Marcelo Simonetti

Marcelo Simonetti

Escritor, periodista y guionista ocasional.


Suele no ser habitual y, quizá, por ahí está la gracia, el sabor distinto, inolvidable, casi una cicatriz, pero de las buenas. Este sábado, Wanderers conquistó un nuevo título que lucir en sus vitrinas, la tercera vez en ganar una Copa Chile -para recordar las otras dos había que tener buena memoria: 1959 y 1961-, motivo de sobra para los abrazos y el carnaval.

Fue una celebración extraña. El equipo ganó en Concepción, lejos del puerto principal. Los que no viajaron a la Octava Región siguieron el partido a distancia. O lo vieron en televisión o lo escucharon por radio. De seguro el Roma -ese bar que está a un par de pasos del estadio Elías Figueroa y que tiene su corazón comprometido con Valparaíso y los verdes- estaba lleno y los brindis -a punta de cervezas o vino- se repitieron hasta bien entrada la noche.

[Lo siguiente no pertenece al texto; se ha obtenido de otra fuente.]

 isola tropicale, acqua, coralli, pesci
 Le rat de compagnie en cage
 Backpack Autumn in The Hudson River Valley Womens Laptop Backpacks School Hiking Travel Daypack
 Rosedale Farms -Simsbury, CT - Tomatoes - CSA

El resto de los porteños vivió la obtención de la copa a puertas cerradas, en sus casas, estirando la sobremesa sabatina. Felices e incrédulos, habría que decir, porque en la previa pocos eran los que apostaban por Wanderers. De cara a la final, el presente de la U claramente era más promisorio que el de los caturros. Los de Hoyos son candidatos al título del campeonato; los de Córdova, aunque clasificaron a la Copa Libertadores, luchan por no descender. Si me permiten la metáfora se enfrentaba un atleta en la plenitud de su forma y un enfermo terminal. Y sin embargo…

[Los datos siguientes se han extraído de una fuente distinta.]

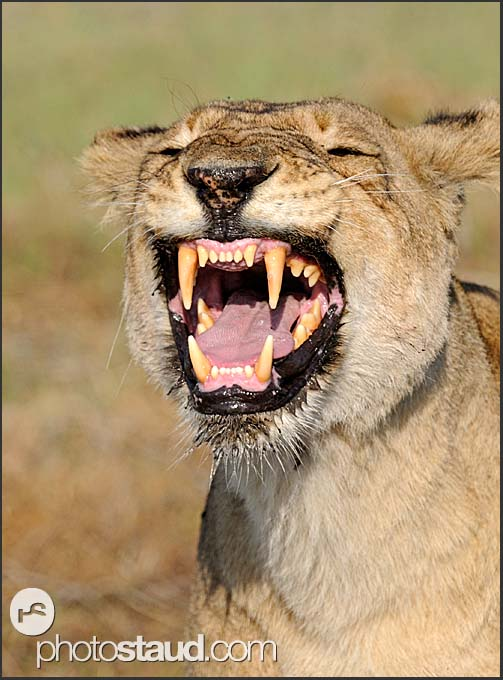 Lioness exposing her teeth (Panthera leo), Kafue National Park, Zambia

Tal vez, Wanderers terminará reaccionando tardíamente en el campeonato y, por ahí, no le alcance para asegurar su permanencia en la División de Honor. Ojalá que no sea así. Ahondar en esto sería mera especulación. Pero del modo en que jugó ante la U -sobre todo considerando los pergaminos del rival- es un equipo que no está para andar sufriendo y prendiendo velitas al santo de turno para evitar una debacle al final de la temporada. El rigor en la ejecución del planteo táctico, el sacrificio como consigna, la eficiencia ofensiva y la concentración para aprovechar los errores del rival son argumentos que de haberlos esgrimido con la solvencia del sábado hoy estarían en una situación muy distinta.

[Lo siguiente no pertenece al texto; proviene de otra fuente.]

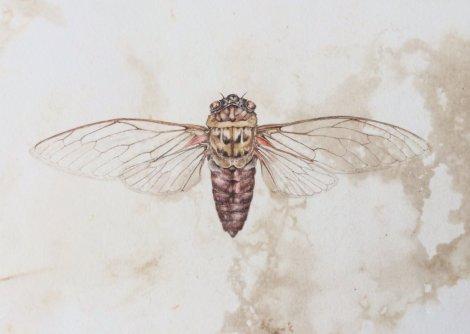 Deidre Bean - Cicada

No tengo una bola de cristal para saber qué va a ocurrir en las tres fechas que quedan. Tampoco es posible saber si los jugadores de este plantel serán recordados, en dos o tres décadas, con la pompa y circunstancia que se recuerdan los nombres de quienes obtuvieron las copas anteriores -pienso en Juan Olivares, Raúl Sánchez, Hugo Berly, Armando Tobar, Jesús Picó, Guillermo Díaz, por nombrar algunos-. Lo que sí sé es que si repiten lo hecho el sábado, si vuelven al rigor táctico y al sacrificio como consigna, en Valparaíso podrán volver a celebrar, porque de seguro el próximo año seguirán en la categoría, con una serie de desafíos renovadores, como jugar Copa Libertadores.

Nada resulta fácil para los porteños -ya la geografía les impone ciertos desafíos para el quehacer diario-. Se han acostumbrado al esfuerzo de manera natural. También a estas alegrías impensadas que los obligan a no dejar de soñar.